Baskets, to them, mean buffalo food and again the nightmarish beasties come thundering in your direction tossing their heads in anticipation and kicking their heels with delight. If you are environmentally-unfriendly enough to carry your supplies in plastic bags they will, however, placidly ignore you. Demonstrating the ultimate in naivety by brandishing both a basket and a dog in front of these drooling horrors demands a fate worse than death. I’ve been there… I know! Like most other members of the animal world buffaloes have a sixth sense about fear.
They literally sniff the air the moment they spot you with their beady eyes and, if they get even the slightest whiff of this particular emotion, they rumble towards you, blowing through their noses, tossing their horns and creating a miniature earthquake as they come. Buffaloes are not stupid — they display an amazing level of intelligence when they put their minds to it. They have taken to lurking in the bushes, camouflaging themselves in the dappled shadows spilling beneath forest trees when they hear, from over a kilometre away, the rasping sound of me opening and closing the rusty garden gate, gleefully waiting to terrorise me when I try to sneak through their territory.

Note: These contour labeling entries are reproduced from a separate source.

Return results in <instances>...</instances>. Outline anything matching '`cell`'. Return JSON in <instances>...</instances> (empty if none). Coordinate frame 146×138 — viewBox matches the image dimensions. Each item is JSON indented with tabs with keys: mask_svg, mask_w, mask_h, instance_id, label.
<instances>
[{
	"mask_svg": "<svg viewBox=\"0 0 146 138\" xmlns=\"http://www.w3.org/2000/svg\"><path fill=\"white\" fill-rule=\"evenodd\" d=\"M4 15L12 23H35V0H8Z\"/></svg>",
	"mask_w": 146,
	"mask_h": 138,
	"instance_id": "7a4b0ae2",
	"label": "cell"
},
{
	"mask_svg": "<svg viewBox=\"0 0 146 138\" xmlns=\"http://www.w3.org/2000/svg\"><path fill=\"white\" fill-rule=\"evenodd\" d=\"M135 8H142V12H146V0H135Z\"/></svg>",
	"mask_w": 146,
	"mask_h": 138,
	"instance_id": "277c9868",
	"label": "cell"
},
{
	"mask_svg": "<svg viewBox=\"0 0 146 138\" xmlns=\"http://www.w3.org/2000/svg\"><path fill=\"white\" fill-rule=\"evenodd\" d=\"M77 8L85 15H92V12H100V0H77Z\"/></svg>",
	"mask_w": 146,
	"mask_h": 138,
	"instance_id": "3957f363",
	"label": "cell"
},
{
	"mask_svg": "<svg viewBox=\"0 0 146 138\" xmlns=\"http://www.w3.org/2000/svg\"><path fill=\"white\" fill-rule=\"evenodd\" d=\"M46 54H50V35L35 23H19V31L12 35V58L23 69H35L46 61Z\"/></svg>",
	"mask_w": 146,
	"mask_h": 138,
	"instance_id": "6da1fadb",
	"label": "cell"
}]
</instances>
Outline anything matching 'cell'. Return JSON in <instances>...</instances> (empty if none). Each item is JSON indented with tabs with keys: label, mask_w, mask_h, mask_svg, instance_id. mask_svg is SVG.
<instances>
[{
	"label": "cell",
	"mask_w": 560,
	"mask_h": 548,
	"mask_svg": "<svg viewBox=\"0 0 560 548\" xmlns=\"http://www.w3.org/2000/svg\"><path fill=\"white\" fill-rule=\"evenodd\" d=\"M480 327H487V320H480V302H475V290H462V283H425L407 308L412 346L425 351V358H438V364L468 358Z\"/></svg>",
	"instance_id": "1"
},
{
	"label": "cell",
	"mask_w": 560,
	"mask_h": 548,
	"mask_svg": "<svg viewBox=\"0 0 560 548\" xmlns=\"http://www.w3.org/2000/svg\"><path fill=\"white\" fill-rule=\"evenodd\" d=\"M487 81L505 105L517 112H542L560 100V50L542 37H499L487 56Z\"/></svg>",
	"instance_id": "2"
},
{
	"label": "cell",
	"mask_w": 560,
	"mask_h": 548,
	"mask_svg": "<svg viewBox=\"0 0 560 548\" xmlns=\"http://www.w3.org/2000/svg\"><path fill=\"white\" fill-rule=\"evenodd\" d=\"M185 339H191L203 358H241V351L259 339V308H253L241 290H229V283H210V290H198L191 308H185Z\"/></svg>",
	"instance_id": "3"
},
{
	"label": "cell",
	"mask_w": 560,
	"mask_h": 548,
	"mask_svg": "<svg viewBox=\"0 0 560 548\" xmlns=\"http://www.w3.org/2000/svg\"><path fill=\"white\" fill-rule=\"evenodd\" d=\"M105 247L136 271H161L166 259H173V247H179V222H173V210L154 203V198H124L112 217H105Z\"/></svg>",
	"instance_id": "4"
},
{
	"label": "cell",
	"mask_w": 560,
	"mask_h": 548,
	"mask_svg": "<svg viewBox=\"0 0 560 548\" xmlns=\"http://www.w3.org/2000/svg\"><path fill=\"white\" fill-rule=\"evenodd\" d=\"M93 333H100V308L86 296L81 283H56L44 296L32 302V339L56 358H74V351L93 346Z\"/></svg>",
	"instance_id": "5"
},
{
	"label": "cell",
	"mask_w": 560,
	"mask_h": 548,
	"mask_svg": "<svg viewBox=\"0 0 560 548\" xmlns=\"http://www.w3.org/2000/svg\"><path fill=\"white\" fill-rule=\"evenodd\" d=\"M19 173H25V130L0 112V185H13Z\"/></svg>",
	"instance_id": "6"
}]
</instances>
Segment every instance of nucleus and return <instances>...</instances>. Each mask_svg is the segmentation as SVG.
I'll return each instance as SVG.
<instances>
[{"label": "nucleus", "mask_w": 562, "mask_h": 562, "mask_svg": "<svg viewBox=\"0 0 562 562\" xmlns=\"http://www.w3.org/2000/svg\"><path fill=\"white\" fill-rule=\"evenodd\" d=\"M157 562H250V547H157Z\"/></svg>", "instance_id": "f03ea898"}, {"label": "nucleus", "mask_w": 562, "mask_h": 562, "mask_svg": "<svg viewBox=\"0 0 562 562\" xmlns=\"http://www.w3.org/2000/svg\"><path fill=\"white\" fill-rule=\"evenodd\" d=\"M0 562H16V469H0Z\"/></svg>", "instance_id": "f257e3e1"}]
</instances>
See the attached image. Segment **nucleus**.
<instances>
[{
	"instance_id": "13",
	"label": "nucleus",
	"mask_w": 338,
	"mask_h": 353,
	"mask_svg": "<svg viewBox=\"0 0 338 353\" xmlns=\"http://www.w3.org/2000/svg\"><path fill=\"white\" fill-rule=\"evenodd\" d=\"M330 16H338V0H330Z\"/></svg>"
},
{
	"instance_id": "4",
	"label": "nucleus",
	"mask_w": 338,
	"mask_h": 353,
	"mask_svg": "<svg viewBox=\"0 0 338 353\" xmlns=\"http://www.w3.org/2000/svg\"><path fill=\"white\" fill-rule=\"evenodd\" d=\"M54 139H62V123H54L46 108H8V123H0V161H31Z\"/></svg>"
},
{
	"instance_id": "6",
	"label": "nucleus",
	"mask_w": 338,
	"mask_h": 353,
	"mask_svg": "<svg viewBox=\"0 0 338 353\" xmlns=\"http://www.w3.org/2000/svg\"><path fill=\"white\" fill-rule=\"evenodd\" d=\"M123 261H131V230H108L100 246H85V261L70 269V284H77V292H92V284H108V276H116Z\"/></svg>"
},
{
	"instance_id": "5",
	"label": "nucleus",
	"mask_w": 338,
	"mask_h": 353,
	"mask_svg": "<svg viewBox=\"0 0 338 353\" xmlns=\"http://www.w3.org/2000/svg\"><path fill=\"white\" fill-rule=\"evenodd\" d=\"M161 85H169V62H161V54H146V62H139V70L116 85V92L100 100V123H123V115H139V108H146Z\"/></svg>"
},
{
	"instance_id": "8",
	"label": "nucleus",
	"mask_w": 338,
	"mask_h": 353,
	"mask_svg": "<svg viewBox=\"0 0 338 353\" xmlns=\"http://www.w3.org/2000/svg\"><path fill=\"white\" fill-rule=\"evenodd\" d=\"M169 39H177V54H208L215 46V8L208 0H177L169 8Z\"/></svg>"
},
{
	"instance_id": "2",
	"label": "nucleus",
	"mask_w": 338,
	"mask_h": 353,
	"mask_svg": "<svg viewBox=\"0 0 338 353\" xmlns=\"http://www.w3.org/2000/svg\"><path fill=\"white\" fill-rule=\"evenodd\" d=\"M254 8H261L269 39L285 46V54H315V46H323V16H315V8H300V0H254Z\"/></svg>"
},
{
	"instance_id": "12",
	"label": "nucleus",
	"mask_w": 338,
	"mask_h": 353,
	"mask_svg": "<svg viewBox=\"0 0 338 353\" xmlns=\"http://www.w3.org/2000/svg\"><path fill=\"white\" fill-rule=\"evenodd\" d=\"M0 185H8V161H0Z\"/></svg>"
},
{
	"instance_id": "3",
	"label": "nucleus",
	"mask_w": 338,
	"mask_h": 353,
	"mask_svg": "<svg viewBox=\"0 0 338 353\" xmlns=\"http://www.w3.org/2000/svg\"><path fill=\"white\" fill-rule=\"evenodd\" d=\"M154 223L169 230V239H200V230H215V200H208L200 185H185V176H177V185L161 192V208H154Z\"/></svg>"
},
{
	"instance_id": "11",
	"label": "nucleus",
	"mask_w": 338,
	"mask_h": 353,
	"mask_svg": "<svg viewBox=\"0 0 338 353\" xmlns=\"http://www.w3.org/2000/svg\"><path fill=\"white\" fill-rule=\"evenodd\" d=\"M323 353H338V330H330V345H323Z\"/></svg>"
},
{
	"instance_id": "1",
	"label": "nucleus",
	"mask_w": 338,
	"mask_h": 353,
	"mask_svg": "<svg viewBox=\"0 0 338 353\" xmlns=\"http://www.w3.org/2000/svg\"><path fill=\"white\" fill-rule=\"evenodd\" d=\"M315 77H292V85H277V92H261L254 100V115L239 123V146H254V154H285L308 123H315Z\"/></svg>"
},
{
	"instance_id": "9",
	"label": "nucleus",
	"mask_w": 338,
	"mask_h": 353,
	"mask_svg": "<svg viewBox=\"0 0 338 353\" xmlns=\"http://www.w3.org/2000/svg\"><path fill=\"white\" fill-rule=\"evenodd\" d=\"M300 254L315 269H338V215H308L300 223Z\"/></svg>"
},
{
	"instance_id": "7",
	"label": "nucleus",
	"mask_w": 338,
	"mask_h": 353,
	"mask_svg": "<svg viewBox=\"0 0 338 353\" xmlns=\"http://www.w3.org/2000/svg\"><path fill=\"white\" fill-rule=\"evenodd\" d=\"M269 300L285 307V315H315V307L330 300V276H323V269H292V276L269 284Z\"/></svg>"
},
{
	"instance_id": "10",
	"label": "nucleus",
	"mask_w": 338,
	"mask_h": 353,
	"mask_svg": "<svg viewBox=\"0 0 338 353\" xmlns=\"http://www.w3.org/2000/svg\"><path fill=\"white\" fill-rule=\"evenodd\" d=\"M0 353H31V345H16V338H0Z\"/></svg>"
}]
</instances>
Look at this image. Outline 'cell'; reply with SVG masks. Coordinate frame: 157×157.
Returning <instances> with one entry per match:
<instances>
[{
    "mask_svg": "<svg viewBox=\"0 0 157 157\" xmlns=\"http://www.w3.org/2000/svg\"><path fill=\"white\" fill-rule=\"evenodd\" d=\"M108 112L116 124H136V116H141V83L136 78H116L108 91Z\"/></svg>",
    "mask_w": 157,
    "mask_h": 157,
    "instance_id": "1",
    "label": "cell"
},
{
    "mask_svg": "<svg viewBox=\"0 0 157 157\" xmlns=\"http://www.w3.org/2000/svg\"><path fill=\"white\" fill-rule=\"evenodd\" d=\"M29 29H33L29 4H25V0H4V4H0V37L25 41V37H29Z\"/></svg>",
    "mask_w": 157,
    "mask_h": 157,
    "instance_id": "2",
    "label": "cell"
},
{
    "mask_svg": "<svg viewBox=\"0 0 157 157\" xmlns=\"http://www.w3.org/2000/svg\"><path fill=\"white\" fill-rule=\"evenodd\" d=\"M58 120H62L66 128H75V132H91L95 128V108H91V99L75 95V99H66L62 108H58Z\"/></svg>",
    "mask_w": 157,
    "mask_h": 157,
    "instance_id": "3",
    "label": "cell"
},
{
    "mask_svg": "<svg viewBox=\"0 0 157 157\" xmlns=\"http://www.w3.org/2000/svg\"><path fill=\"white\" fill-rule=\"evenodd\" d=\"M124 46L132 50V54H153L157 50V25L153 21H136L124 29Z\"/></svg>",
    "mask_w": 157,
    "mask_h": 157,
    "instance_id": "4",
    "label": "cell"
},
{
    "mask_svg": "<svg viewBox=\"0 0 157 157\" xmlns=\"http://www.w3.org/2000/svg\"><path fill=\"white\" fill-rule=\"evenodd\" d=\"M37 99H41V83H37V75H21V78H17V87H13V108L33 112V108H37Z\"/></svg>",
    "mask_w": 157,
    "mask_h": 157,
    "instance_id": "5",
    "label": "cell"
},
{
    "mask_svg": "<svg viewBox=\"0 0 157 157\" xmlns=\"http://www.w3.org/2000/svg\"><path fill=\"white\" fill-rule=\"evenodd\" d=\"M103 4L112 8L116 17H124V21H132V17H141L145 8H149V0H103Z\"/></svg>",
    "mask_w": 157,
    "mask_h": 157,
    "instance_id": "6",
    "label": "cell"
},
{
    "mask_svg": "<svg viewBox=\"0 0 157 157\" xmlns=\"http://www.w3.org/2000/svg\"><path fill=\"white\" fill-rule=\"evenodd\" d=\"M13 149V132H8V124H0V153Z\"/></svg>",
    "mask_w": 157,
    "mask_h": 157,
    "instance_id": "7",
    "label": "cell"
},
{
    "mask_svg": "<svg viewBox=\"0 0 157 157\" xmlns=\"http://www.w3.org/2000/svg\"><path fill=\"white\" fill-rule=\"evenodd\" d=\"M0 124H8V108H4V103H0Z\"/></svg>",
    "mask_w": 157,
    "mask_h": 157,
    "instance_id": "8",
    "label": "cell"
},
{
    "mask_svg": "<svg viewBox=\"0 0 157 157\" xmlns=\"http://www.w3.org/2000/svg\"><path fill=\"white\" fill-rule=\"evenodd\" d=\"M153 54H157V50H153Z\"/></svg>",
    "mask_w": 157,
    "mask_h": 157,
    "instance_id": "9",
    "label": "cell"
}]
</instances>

The damn thing even succeeded in devastating my little world two afternoons ago when I was in the process of writing this column. Mountain life often being a matter of making do, the lineman, in lieu of poles, has strung the two-kilometer long phone line through the branches of convenient trees, some of which happen to be on the buffalo’s favourite look-out spot; this single line droops down like strands of soggy spaghetti every so often and he has to come and loop it back up.
On this occasion he hadn’t done so. Being determined to infuriate me one way or another, the buffalo had hooked the line on the curve of a twisted horn. It pulled, then galloped, pulled some more and bingo… you have one victorious buffalo and one furious internet junky who hates buffaloes more than ever.
Published in the Express Tribune, May 16th, 2010.